El desierto es silencio; y en el silencio siempre nos llegan muchas voces, algunas nos ofrecen soluciones rápidas: “necesitas ya…”, “tienes que demostrar que…”, … Son voces que nos encaminan a lo inmediato, a lo visible. En sí mismas no tienen por qué ser dañosas, pero en la mayoría de las ocasiones nos invitan a vivir más deprisa, y a veces nos instalan en el temor y/o en la necesidad de acreditar quiénes somos.
Pero en ese “mismo” silencio también llega esa Voz que nos susurra y nos recuerda que “no necesitamos demostrar nada”, que somos querid*s, que somos amad*s, así, tal como somos.
La grandeza de las tentaciones es, que cada tentación, en el fondo, puede ser una oportunidad donde poder elegir entre lo esencial y lo superfluo, entre el control de la vida o mantener la fidelidad a un compromiso: “permanecer en el amor” aunque nos resulte, más fácil ceder al control.
En nuestra vida cotidiana también atravesamos pequeños desiertos: momentos de cansancio, de duda, de frustración. Y también escuchamos voces que nos dicen: “Asegúrate primero tú”, “No seas ingenua”, “Endurécete un poco”. Pero cada vez que elegimos la confianza en lugar del miedo, cada vez que optamos por la compasión en lugar del juicio, algo florece en medio del desierto: La esperanza
La esperanza consiste en que, a pesar de estar en nuestro desierto, sabemos que dentro de nosotros hay una fuente de agua viva, más honda que cualquier tentación. Una fuente que nos permite elegir el bien, discernir esa decisión que apunta al camino del Reino.

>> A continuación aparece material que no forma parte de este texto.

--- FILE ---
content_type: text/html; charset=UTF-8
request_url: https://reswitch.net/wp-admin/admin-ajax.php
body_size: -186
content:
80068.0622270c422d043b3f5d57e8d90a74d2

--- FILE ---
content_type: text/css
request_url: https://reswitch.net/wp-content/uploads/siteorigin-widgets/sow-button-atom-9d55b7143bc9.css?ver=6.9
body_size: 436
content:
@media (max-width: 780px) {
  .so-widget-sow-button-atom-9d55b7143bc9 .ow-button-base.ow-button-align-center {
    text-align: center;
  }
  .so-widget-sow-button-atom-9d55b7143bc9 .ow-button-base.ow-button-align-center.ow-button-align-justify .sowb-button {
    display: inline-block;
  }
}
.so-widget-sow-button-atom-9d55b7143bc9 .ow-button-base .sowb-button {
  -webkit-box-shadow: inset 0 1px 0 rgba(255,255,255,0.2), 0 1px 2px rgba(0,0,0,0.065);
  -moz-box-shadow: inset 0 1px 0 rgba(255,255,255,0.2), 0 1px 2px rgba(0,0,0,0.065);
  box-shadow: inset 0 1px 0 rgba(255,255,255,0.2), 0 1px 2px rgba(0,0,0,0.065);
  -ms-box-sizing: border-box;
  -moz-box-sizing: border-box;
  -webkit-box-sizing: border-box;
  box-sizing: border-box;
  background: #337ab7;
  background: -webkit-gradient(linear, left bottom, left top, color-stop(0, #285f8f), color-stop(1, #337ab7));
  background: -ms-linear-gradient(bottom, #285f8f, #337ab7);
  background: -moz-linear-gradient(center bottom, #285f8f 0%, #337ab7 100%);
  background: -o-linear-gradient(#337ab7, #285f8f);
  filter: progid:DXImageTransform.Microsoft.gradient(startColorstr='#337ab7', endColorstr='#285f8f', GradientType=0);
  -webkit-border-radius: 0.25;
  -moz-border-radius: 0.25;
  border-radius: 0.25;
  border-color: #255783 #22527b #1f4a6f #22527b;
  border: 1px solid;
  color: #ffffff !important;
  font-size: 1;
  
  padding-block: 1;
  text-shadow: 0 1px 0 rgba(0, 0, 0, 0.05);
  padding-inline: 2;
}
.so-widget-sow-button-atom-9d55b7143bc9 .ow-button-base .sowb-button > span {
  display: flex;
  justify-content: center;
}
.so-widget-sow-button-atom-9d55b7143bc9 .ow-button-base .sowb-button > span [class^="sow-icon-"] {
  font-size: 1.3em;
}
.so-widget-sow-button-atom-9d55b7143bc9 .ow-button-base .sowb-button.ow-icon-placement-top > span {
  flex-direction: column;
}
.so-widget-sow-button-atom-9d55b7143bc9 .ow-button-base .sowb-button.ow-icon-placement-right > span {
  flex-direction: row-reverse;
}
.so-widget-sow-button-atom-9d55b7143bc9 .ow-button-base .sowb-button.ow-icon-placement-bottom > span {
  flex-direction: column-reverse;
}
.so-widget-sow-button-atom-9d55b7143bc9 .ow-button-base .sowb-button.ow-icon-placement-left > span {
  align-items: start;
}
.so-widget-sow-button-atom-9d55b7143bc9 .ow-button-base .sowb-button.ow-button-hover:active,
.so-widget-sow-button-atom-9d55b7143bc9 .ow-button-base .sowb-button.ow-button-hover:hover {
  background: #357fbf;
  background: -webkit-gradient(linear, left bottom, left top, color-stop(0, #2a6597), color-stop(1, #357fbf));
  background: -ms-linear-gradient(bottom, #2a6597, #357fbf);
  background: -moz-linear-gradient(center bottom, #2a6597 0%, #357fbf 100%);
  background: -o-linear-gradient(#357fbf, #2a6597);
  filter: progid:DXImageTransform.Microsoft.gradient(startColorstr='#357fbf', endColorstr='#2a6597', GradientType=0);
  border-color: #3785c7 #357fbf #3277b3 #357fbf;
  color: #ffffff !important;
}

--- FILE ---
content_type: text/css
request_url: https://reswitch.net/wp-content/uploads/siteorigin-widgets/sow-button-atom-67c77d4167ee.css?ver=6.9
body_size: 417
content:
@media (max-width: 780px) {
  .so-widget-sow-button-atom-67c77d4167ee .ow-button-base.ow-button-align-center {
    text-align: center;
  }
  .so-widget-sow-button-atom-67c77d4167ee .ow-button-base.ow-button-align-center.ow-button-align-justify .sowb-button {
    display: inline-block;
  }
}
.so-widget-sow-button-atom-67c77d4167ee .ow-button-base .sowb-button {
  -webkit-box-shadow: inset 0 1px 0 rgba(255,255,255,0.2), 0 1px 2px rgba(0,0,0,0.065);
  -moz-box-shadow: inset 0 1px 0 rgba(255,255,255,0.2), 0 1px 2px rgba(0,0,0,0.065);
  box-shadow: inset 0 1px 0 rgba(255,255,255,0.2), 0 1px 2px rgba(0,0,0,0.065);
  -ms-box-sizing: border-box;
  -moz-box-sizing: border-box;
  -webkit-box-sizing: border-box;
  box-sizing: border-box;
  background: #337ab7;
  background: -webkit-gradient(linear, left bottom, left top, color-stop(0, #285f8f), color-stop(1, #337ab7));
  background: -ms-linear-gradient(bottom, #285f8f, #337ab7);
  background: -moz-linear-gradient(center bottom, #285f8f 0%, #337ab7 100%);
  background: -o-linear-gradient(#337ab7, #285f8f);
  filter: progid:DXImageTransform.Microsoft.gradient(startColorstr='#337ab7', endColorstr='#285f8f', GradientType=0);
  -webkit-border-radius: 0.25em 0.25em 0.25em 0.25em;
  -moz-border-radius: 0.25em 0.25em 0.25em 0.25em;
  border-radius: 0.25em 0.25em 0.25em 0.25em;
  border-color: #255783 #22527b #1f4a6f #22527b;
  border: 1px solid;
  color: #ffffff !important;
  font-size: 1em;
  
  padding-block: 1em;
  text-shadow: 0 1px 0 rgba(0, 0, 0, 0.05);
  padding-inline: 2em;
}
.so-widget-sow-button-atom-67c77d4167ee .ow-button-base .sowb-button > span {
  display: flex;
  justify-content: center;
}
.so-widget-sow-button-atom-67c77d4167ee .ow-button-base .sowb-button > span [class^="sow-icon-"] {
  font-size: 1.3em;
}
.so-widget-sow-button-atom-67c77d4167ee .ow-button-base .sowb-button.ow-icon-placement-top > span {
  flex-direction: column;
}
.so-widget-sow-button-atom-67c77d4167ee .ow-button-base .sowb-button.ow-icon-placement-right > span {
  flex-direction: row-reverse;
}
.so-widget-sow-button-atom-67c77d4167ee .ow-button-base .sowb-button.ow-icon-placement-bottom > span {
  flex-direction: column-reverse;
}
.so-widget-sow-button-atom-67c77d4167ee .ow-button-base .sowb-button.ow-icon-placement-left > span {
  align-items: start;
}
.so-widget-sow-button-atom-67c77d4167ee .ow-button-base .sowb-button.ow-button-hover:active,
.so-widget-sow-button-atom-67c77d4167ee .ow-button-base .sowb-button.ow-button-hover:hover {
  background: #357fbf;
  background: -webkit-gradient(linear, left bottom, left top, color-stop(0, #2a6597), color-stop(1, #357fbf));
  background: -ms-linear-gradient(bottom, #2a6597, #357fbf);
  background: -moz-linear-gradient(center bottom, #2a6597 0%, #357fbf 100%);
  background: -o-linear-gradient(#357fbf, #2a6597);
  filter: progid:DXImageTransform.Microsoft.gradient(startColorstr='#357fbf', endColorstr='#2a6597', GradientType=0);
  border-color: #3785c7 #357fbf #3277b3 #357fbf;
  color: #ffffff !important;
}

Y quizá ahí esté el verdadero mensaje: no se trata de vivir obsesionados con no caer, sino de vivir atentas a aquello que nos hace crecer en humanidad, en libertad y en ternura.
Porque cuando la ternura permanece, el desierto deja de ser amenaza y se convierte en posibilidad. Y cada elección pequeña, hecha desde el amor, es ya una victoria silenciosa de la esperanza.